--- START OF Passage provided ---

The most common complaint I hear about money is “I don’t live an extravagant lifestyle. I don’t go on shopping sprees or luxurious vacations. Where is my money going!? There’s never any money left over to save.”
Most of us didn’t learn about personal finance in school, and that puts us at a major disadvantage. Even after we learn what we should do and want to be doing with our money, we often don’t do it. It’s much more tied to our emotions and habits than we give it credit for - just like with food.
The math around food and money is similar and actually quite simple. Dollars in minus dollars out equal saving, losing money, or staying the same. Calories in minus calories out equals weight loss, weight gain, or staying the same.
If it were actually that simple, there wouldn’t be a billion dollar dieting industry - and we’d be a lot less stressed about money!
One of the reasons it’s difficult to save is that we think about saving money all wrong. Most of us earn money, use that money to pay our bills and live our lives, and then wait to see what’s leftover at the end of the paycheck or month. The bad news is, there’s usually no money left over to save.
We think the answer is to earn more money. I’ve thought this many times. Then I got a raise and expected there to be money left to save but there wasn’t. The irony is that I couldn’t point to big meaningful changes in my lifestyle, but the money just got taken up with more of the same.
One of the reasons this happens is Parkinson's Law. It’s the idea that things take up as much space we give them. It’s why our junk drawer always fills up, meetings take exactly as long as is allotted in the calendar (even if there is only one agenda item!), and you guessed it - our expenses always fill what’s in our bank account.
Most of us will have to make some shifts in order to start meaningfully saving. The good news is that they aren’t hard, it just takes thinking about saving in a different way and setting up a system.
Here are three tips to finally start saving that no one tells us.
1. Get it out of sight, out of mind.
The first thing you want to do is create a separate space for our savings. You want it out of sight and out of mind. When we have a checking account linked to our savings account within the same bank, it’s all too easy to transfer the money over on a whim.
We also can’t help but notice it when we login to check our checking account balance. The money is available and for most of us, and that means it won’t stay in savings for long. There are a few unicorns who are able to keep their savings in the same bank connected with their checking, but for most of us, it just doesn't work.
I’m a big fan of online savings accounts for this reason. The money is available to us (transfers typically take 2-5 days) but it’s not top of mind. They also earn a much better interest rate than our accounts with brick and mortar banks. This means our savings will be growing! And they’re free.
So the first thing you can do to finally start saving is to open an online savings account.
2. Set it up to be automatic.
The next important piece of this is that you want to pay yourself first. What doesn’t work about how we typically save is that we pay everyone else first. We pay our bills, pay for our food and other lifestyle expenses, and even get other people gifts. By the time we’re ready to pay ourselves, there’s nothing left.
You can shift this paradigm by paying yourself first. You do this by setting up an automatic transfer to your online savings account each week, month, or paycheck. When something transfers out of your account automatically, you’re treating it like any other recurring expense or bill. You’re treating it like a top priority expense, which it should be!
We work for the money we earn, we deserve to get paid! It’s ironic that we always pay ourselves last.
3. Don’t be afraid to start small.
It’s really exciting and empowering to decide to pay ourselves first but next we have to figure out how. When we’re paying ourselves last, most of us aren’t saving. We’re living paycheck to paycheck or even if we’re not, we’re not putting aside money into savings.

--- END OF Passage provided ---
--- START OF Extracted material ---

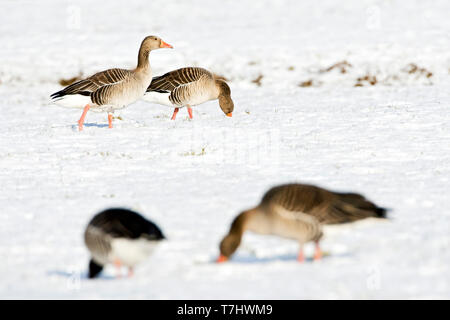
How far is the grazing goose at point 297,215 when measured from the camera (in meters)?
7.54

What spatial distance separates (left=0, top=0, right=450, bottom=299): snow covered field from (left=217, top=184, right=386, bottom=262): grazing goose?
444mm

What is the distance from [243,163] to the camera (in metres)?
14.2

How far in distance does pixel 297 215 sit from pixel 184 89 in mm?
11616

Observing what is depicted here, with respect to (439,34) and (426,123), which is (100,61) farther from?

--- END OF Extracted material ---

● The tasks
1. Summarize the post on saving money in two sentences.
2. Reproduce the whole listing with its wording unchanged. Leave out the pictures.
The listing is unrelated to the post on saving money.

● Worked solutions
1. Saving is hard because people pay their bills and other expenses first and then wait to see what is left over, and Parkinson's Law means expenses fill whatever is in the account, so the writer found a raise alone left nothing extra to save. The post recommends keeping savings out of sight in a separate online savings account, setting up automatic transfers so you pay yourself first, and not being afraid to start small.

2.
How far is the grazing goose at point 297,215 when measured from the camera (in meters)?
7.54

What spatial distance separates (left=0, top=0, right=450, bottom=299): snow covered field from (left=217, top=184, right=386, bottom=262): grazing goose?
444mm

What is the distance from [243,163] to the camera (in metres)?
14.2

How far in distance does pixel 297 215 sit from pixel 184 89 in mm?
11616

Observing what is depicted here, with respect to (439,34) and (426,123), which is (100,61) farther from?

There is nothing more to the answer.